Today is a quiet Saturday morning at Big Cypress. There are fewer than 1,000 players seated at the long card tables lined up diagonally across the concrete floor. A plump Indian woman in native dress moves up and down the aisles selling bingo cards. The players have set up their cartons of cigarettes alongside their Bic lighters, their coffee thermoses, their good-luck coffee mugs, their plastic cups of French fries, and their little signs that indicate what bus group they are with. They are mostly silent, hunched over their sheets of cards. Occasionally a cheer will go up and cowbells will ring when someone yells "Bingo!" They scurry up, to a smattering of applause, to the platform in the center of the room to get their cash. If they don't scurry fast enough the other players hoot at them to hurry so they can get on with the game.

The players don't much visit rest rooms or the concession stands. They might miss a number. They seldom buy the chicken, only the fries. The chicken is too messy and requires too much concentration to eat. The fries are easier. The players can pick at them without looking up from their numbers.
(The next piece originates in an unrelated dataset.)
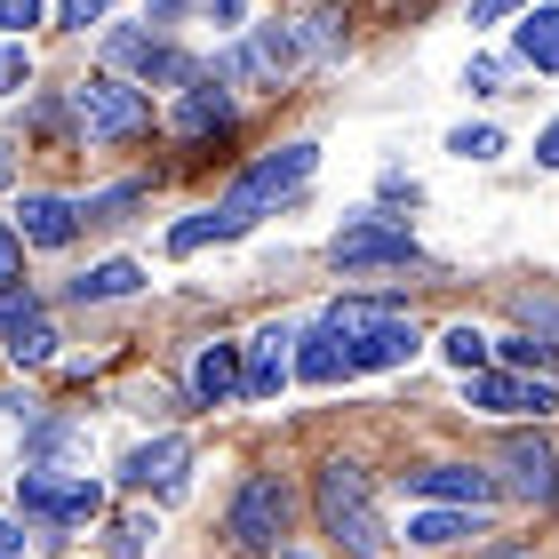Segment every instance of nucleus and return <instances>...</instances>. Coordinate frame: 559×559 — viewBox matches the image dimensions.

Mostly, the players are women. Older, with bifocals resting low on their nose and a cigarette dangling from their lips. Working women of a certain type. They may have waitressed a bit at a truck stop, saved their money and bought a little beauty parlor at the end of town. And when their husband died or ran off with their young manicurist, they took to knitting for a while, or crocheting, or painting ceramic plates by number until their home was overflowing with all that stuff, and they were still lonely, until they discovered bingo. A perfect way to pass the eternally long weekends between work. So they come by the busload to Big Cypress because they are lonely and because they hold on to the fantasy of winning one of the big prizes, but they also come to flirt with Mr. Bingo.

Steve Blad, in his Mr. Bingo tuxedo and jewelry, surveys the players from the center of the hall. "A quiet crowd," he says, his mouth twisting. "I'll get 'em riled up in a little bit." Mr. Bingo is a master at "riling up" a crowd, and has been ever since he took over a bingo parlor for the Otoe- Missouria Indian tribe near Red Rock, Okla., five years ago. At the time he was a marketing analyst with a three-piece suit and a little money to invest. A few years later, Steve took his "foolishness" to Big Cypress.